Could you convert the entries below into a Markdown table with the columns "No." and "Line," one row per line, skipping blank lines and leaving the pictures out?

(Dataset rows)
## BEGIN
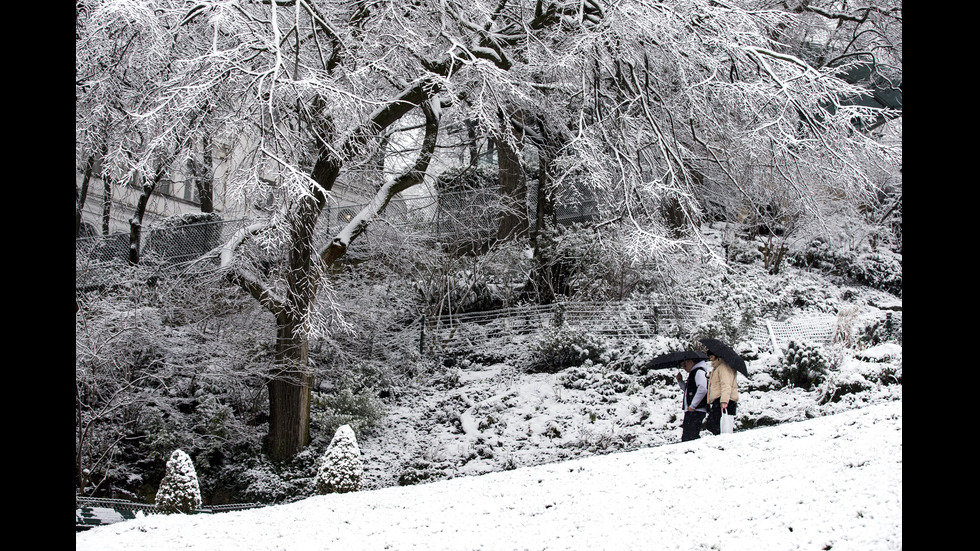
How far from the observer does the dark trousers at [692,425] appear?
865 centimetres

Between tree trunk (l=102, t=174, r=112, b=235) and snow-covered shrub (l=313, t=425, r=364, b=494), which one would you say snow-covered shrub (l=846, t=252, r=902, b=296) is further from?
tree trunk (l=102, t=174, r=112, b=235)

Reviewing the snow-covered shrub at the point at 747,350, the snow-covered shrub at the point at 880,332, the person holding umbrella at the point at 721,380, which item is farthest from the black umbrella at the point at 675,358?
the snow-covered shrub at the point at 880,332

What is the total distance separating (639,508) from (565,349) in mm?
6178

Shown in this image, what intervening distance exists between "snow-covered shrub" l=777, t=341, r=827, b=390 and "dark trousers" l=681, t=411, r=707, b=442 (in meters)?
## END
- [FINISHED TASK]
| No. | Line |
|---|---|
| 1 | How far from the observer does the dark trousers at [692,425] appear? |
| 2 | 865 centimetres |
| 3 | Between tree trunk (l=102, t=174, r=112, b=235) and snow-covered shrub (l=313, t=425, r=364, b=494), which one would you say snow-covered shrub (l=846, t=252, r=902, b=296) is further from? |
| 4 | tree trunk (l=102, t=174, r=112, b=235) |
| 5 | Reviewing the snow-covered shrub at the point at 747,350, the snow-covered shrub at the point at 880,332, the person holding umbrella at the point at 721,380, which item is farthest from the black umbrella at the point at 675,358? |
| 6 | the snow-covered shrub at the point at 880,332 |
| 7 | What is the total distance separating (639,508) from (565,349) in mm? |
| 8 | 6178 |
| 9 | Shown in this image, what intervening distance exists between "snow-covered shrub" l=777, t=341, r=827, b=390 and "dark trousers" l=681, t=411, r=707, b=442 (in meters)? |